This repository accompanites the paper "Neural Models of the Psychosemantics of 'most'": . It trains neural models of visual attention on the experimental paradigm of Pietroski et al 2009, and contains results roughly matching human performance and a discussion of what to infer from this.
The experiments were run using
- Python 3.5.0
- CUDA 9.0.176 / cuDNN 7.0.5
- TensorFlow 1.8.0
Later versions of the above are likely to work, but your mileage may vary. The code uses TF's Estimators API, which has changed somewhat, and could be a source of errors.
The basic script for training and evaluating a model (as well as getting predictions) on the task is run.py
. It has many command-line arguments, which you can see via python run.py --help
or by reading the bottom of the file.
An example for training a RAM (recurrent model of visual attention) with 24 glimpses and early-stopping, and evaluating the best-performing model:
python run.py --model ram --num_glimpses 24 --out_path . --img_size 128 --grayscale \
--train_images images/small/train/*.png --test_images images/small/test/*.png --val_images images/small/val/*.png \
--num_epochs 200 --epochs_per_eval 2
This will save files (including checkpoints) to ./ram
. train_eval.csv
contains validation loss and accuracy over training, while test_eval.csv
evalautes the best model. The best model is saved to ./ram/best
.
To predict, using the best model:
python run.py --no_train --no_eval --predict --model ram --num_glimpses 24 --out_path ./ram/best --img_size 128 --grayscale \
--train_images images/small/train/*.png --test_images images/small/test/*.png --val_images images/small/val/*.png
This will generate a file ./ram/best/test_predict.csv
containing the predictions, and other information about the images.

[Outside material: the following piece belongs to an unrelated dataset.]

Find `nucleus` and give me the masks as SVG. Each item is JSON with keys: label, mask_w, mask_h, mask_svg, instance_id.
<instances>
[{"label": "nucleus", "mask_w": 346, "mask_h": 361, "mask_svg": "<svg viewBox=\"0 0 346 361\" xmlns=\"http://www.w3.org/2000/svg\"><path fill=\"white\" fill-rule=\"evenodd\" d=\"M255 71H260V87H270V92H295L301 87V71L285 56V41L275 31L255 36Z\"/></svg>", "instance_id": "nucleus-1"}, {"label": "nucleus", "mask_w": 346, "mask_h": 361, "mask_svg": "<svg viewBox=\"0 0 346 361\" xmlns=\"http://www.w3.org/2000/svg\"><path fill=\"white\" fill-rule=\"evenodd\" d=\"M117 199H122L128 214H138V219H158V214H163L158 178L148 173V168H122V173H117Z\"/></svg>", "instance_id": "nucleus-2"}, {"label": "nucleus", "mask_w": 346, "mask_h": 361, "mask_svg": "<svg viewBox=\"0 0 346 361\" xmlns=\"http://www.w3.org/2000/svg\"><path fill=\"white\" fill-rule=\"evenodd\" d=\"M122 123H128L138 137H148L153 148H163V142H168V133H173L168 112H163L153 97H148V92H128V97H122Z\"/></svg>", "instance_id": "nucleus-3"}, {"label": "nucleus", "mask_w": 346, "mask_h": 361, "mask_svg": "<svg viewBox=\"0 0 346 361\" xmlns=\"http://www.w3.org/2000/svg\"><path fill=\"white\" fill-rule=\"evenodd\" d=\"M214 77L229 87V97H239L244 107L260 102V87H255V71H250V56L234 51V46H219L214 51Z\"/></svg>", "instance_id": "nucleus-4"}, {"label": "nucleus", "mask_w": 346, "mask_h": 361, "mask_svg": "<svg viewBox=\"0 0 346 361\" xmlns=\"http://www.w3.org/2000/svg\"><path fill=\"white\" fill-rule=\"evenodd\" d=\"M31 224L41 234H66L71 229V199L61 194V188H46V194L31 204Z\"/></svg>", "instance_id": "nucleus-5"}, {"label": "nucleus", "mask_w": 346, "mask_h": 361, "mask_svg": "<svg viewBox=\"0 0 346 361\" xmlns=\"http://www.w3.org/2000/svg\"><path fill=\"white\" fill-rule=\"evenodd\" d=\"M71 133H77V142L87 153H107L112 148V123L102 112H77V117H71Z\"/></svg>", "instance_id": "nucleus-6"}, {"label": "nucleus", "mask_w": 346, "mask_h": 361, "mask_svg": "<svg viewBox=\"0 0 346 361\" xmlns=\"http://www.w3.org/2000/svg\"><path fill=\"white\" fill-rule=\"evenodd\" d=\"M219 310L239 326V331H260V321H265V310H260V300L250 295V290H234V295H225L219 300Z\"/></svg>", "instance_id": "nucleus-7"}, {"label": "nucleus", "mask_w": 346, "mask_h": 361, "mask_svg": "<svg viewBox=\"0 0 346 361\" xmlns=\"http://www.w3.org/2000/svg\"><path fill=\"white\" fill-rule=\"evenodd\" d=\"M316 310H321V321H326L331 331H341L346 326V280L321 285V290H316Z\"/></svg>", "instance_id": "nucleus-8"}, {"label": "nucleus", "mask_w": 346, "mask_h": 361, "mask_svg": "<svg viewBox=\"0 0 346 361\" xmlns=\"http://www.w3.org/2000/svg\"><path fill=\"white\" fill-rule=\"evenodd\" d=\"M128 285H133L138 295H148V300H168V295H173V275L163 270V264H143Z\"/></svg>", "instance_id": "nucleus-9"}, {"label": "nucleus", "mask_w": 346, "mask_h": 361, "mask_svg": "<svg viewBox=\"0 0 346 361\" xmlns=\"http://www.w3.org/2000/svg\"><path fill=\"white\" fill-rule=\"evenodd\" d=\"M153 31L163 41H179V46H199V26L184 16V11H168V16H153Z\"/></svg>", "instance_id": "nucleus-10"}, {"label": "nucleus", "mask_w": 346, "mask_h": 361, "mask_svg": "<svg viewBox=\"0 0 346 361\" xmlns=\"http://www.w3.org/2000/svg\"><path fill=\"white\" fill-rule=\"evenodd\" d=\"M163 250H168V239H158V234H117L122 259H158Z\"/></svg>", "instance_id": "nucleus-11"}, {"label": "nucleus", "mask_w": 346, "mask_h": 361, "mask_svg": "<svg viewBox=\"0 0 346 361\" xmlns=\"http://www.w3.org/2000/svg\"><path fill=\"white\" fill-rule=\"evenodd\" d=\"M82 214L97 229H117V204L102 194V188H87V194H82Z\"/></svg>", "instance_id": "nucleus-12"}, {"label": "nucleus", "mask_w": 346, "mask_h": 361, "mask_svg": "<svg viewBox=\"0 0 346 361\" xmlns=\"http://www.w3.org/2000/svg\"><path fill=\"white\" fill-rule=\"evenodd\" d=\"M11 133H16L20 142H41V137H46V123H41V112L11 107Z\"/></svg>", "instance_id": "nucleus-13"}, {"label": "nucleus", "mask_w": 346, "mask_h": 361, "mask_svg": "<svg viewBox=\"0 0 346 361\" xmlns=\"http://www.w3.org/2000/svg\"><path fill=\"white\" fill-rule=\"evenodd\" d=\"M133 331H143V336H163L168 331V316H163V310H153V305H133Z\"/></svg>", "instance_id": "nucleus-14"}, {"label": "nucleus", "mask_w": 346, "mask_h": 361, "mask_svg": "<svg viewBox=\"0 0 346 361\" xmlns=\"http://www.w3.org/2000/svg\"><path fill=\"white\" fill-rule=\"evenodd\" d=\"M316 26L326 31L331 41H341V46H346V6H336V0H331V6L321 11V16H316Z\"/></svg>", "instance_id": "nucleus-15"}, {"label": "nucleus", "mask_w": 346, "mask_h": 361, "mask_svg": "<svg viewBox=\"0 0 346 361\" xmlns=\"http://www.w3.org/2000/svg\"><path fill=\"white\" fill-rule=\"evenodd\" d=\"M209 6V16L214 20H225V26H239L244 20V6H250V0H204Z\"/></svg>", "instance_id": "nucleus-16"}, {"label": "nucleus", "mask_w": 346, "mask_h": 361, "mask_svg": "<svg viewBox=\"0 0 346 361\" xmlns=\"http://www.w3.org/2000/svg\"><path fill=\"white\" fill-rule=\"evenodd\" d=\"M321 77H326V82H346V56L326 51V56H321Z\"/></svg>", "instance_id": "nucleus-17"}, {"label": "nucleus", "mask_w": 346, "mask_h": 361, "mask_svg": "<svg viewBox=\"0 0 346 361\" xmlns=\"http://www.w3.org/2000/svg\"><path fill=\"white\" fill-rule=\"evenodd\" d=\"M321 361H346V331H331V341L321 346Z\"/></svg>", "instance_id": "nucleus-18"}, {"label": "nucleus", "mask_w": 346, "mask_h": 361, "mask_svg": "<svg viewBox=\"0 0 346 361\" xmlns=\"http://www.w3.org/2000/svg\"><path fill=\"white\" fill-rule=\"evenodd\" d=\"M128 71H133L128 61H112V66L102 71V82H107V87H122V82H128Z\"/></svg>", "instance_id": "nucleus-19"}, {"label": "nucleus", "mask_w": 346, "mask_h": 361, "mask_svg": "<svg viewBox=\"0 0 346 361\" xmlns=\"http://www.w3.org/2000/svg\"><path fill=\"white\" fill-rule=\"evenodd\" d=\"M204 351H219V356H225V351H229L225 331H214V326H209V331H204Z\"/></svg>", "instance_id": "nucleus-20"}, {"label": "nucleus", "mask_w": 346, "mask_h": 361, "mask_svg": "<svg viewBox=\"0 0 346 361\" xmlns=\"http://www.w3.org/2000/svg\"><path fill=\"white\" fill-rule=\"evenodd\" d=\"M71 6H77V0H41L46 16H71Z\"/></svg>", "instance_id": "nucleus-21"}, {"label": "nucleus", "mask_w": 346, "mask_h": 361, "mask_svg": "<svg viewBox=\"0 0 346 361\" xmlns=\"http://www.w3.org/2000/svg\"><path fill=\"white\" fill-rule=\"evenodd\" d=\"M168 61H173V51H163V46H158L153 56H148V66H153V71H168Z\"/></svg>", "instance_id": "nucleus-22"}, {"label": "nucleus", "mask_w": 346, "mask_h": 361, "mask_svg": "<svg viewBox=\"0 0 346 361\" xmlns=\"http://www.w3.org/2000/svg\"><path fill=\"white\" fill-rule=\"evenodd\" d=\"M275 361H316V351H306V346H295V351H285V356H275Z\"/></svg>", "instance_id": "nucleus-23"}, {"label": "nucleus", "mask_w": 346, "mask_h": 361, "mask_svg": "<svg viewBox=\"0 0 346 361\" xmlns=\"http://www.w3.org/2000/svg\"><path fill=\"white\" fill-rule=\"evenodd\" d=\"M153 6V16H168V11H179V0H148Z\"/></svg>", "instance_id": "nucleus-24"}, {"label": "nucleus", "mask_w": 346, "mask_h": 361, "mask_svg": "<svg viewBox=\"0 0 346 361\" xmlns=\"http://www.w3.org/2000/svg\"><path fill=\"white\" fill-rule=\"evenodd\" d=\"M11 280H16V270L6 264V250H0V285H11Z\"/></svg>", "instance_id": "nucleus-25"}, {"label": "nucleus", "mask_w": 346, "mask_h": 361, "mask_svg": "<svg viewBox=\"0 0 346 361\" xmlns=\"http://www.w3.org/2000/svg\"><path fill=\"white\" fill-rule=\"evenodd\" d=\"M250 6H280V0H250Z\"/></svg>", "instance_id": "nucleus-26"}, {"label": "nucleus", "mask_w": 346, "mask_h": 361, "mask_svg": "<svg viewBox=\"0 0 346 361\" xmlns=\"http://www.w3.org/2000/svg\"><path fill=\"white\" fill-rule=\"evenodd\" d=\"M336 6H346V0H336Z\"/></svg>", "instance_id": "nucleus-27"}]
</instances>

N.B.: note the first three command-line flags, which control the mode for the model. Currently, prediction can only happen by re-running run.py
after training. This is a small bug that I will fix at some point.
The results of our experiment are in the results
directory. To reproduce what we report in the paper:
- Generate mean accuracy data from raw data:
python process_results.py
- Descriptive plots:
python plots.py
python learning_curves.py
- Regressions:
python regression.py
- ANS model fits:
python weber_fit.py
While we provide train/val/test sets of images, they were all generated via image_generator.py
. The docstring at the top of that file contains more information about how to use it, should you want to generate new datasets manipulated in various ways (different size images, different ratios/cardinalities, more colors, etc.).